## Document section
++++++++
Define the classification layers

In [None]:


classification_layers = [
    Dense(128),
    Activation('relu'),
    Dropout(0.5),
    Dense(num_classes),
    Activation('softmax')
]

Create a model by combining the feature layers and classification layers

In [None]:

model = Sequential(feature_layers + classification_layers)

Check the model summary

In [None]:

model.summary()

Model: "sequential_5"
_________________________________________________________________
 Layer (type)                Output Shape              Param #   
 conv2d_6 (Conv2D)           (None, 26, 26, 32)        320       
                                                                 
 activation_12 (Activation)  (None, 26, 26, 32)        0         
                                                                 
 conv2d_7 (Conv2D)           (None, 24, 24, 32)        9248      
                                                                 
 activation_13 (Activation)  (None, 24, 24, 32)        0         
                                                                 
 max_pooling2d_3 (MaxPoolin  (None, 12, 12, 32)        0         
 g2D)                                                            
                                                                 
 dropout_6 (Dropout)         (None, 12, 12, 32)        0         
                                                      

 Train the  model on the digits 5,6,7,8,9

In [None]:
train_model(model,
            (x_train_gte5, y_train_gte5),
            (x_test_gte5, y_test_gte5), num_classes)

x_train shape: (29404, 28, 28, 1)
29404 train samples
4861 test samples
Epoch 1/5
Epoch 2/5
Epoch 3/5
Epoch 4/5
Epoch 5/5
Training time: 0:04:23.099686
Test score: 1.4176816940307617
Test accuracy: 0.7331824898719788


Freeze only the feature layers

In [None]:

for l in feature_layers:
    l.trainable = False

Check again the summary and observe the parameters from the previous model

In [None]:
model.summary()

Model: "sequential_5"
++++++++
## Your goal
In the Keras notebook excerpt, what test accuracy is reported after training the model on the digits 5, 6, 7, 8, and 9?

## Supplied data
++++++++
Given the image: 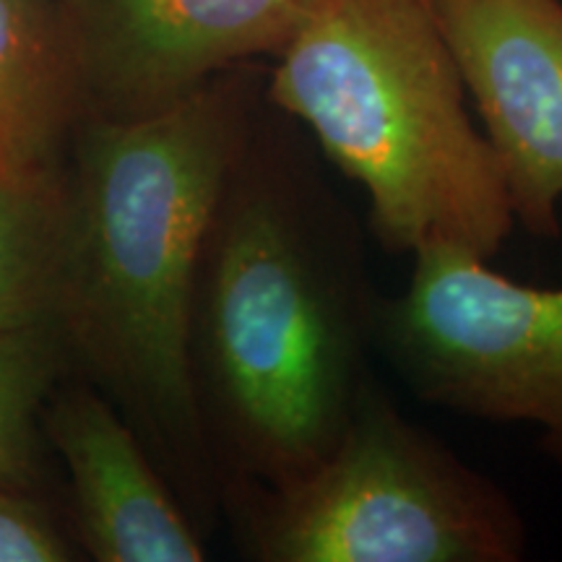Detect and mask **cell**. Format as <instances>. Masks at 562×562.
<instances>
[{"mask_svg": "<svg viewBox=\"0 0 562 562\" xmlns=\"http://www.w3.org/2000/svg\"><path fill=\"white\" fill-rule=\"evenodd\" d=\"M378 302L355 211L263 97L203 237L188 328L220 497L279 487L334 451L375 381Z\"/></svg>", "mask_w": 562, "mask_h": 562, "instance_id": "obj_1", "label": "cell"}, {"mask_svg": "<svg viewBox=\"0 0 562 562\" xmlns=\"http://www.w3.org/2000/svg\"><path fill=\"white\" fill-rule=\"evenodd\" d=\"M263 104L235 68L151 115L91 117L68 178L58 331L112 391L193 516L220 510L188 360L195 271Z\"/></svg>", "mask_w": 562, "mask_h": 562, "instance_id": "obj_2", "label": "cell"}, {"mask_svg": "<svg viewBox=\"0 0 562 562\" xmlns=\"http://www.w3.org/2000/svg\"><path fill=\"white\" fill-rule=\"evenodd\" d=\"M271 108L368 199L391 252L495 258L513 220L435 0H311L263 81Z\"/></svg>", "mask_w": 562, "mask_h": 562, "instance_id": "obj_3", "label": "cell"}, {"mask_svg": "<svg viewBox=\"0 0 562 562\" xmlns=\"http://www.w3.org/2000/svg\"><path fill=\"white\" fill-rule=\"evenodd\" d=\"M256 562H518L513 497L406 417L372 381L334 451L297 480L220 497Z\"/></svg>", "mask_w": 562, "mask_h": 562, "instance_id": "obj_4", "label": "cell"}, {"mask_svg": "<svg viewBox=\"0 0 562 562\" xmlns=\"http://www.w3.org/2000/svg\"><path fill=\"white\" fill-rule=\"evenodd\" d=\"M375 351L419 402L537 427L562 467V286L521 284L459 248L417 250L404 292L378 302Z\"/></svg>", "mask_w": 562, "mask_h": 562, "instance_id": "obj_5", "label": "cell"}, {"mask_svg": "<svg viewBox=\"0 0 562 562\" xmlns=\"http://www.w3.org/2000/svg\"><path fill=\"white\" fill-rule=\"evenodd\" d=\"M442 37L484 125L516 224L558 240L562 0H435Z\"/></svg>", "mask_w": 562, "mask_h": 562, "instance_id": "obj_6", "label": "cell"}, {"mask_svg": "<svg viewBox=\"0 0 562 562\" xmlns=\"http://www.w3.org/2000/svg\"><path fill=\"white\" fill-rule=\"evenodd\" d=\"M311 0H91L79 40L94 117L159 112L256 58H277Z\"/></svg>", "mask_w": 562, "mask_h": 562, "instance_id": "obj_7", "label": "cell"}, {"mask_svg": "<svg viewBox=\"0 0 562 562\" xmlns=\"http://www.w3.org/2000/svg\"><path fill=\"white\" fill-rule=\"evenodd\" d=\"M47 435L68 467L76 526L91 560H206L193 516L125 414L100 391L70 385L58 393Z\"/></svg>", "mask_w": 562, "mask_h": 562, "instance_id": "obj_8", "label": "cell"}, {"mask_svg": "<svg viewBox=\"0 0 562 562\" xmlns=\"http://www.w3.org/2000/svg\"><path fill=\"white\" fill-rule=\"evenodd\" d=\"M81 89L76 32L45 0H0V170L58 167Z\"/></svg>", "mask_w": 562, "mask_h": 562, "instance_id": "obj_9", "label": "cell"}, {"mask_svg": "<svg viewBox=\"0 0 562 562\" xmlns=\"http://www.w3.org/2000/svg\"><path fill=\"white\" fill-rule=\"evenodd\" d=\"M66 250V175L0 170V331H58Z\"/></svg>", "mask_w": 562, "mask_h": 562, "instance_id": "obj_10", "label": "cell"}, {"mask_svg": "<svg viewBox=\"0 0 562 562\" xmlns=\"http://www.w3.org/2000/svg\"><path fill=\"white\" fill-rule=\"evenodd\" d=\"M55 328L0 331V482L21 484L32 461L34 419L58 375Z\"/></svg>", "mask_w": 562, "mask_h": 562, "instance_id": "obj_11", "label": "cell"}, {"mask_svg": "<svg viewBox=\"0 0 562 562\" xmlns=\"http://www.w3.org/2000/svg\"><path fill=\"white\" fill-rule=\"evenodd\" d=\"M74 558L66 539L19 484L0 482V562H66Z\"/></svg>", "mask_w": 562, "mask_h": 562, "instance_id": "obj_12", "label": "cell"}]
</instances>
++++++++
## Result of the exercise
0.7331824898719788